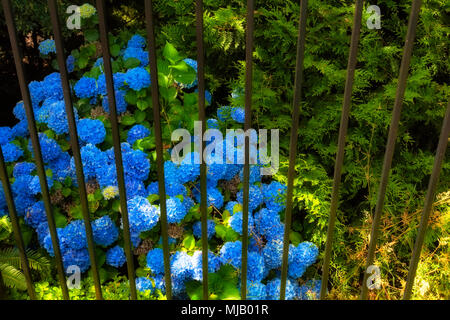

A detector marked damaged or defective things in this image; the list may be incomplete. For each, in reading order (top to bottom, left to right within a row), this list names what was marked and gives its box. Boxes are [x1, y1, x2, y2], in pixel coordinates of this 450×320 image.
...
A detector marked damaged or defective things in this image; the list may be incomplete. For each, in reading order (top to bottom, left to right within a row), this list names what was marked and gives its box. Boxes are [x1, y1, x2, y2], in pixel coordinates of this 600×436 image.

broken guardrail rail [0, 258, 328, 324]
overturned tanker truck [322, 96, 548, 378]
---
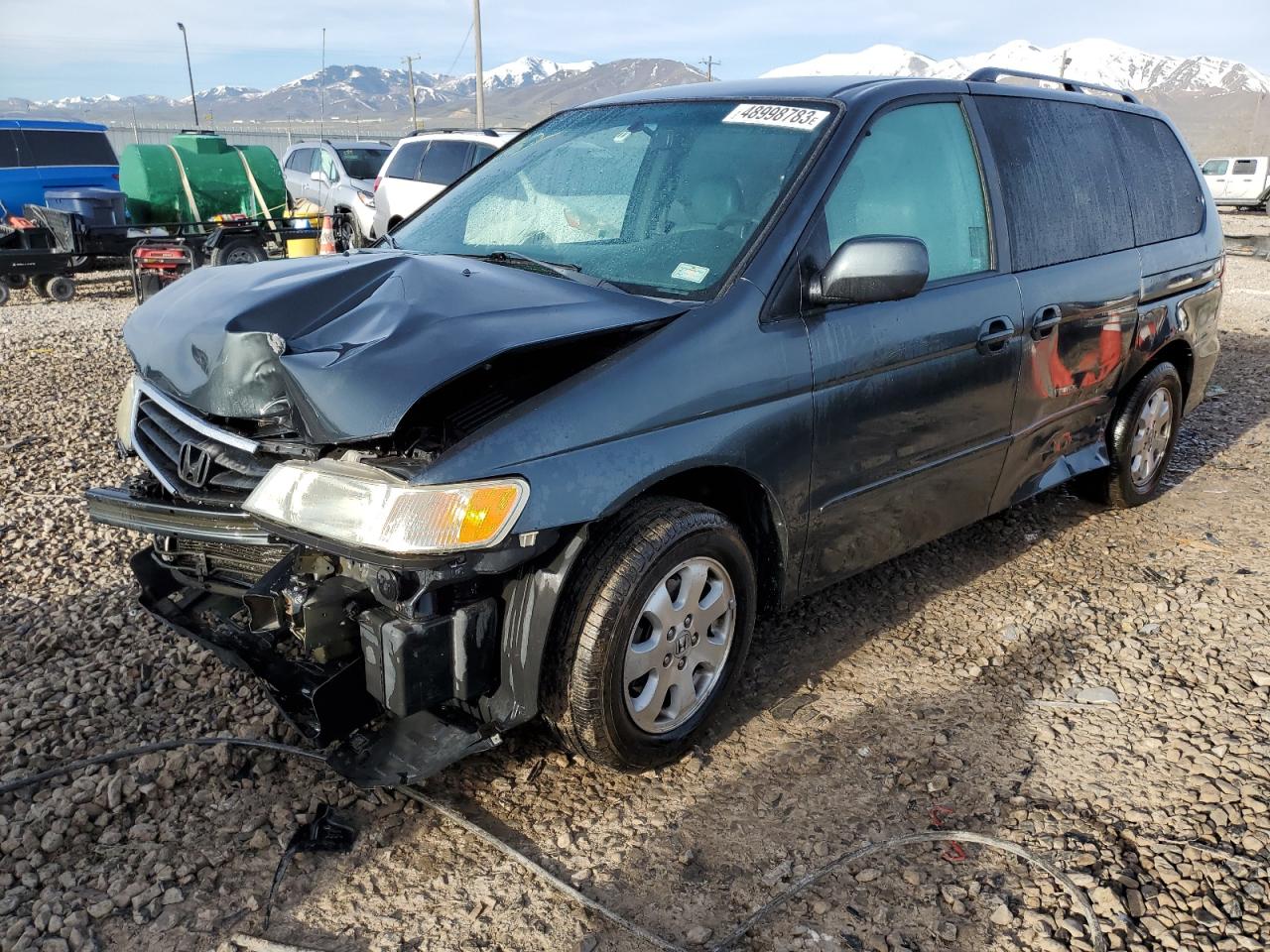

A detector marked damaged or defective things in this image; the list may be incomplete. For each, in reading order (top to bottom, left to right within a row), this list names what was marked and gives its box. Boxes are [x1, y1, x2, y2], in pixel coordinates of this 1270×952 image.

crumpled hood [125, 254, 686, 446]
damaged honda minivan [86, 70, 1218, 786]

#### Written task
Copy out the lines from the one containing "this 1270×952 image." through the one containing "crumpled hood [125, 254, 686, 446]", both included, word for word.

#### Result of this task
A detector marked damaged or defective things in this image; the list may be incomplete. For each, in reading order (top to bottom, left to right within a row), this list names what was marked and gives its box. Boxes are [x1, y1, x2, y2], in pixel coordinates of this 1270×952 image.

crumpled hood [125, 254, 686, 446]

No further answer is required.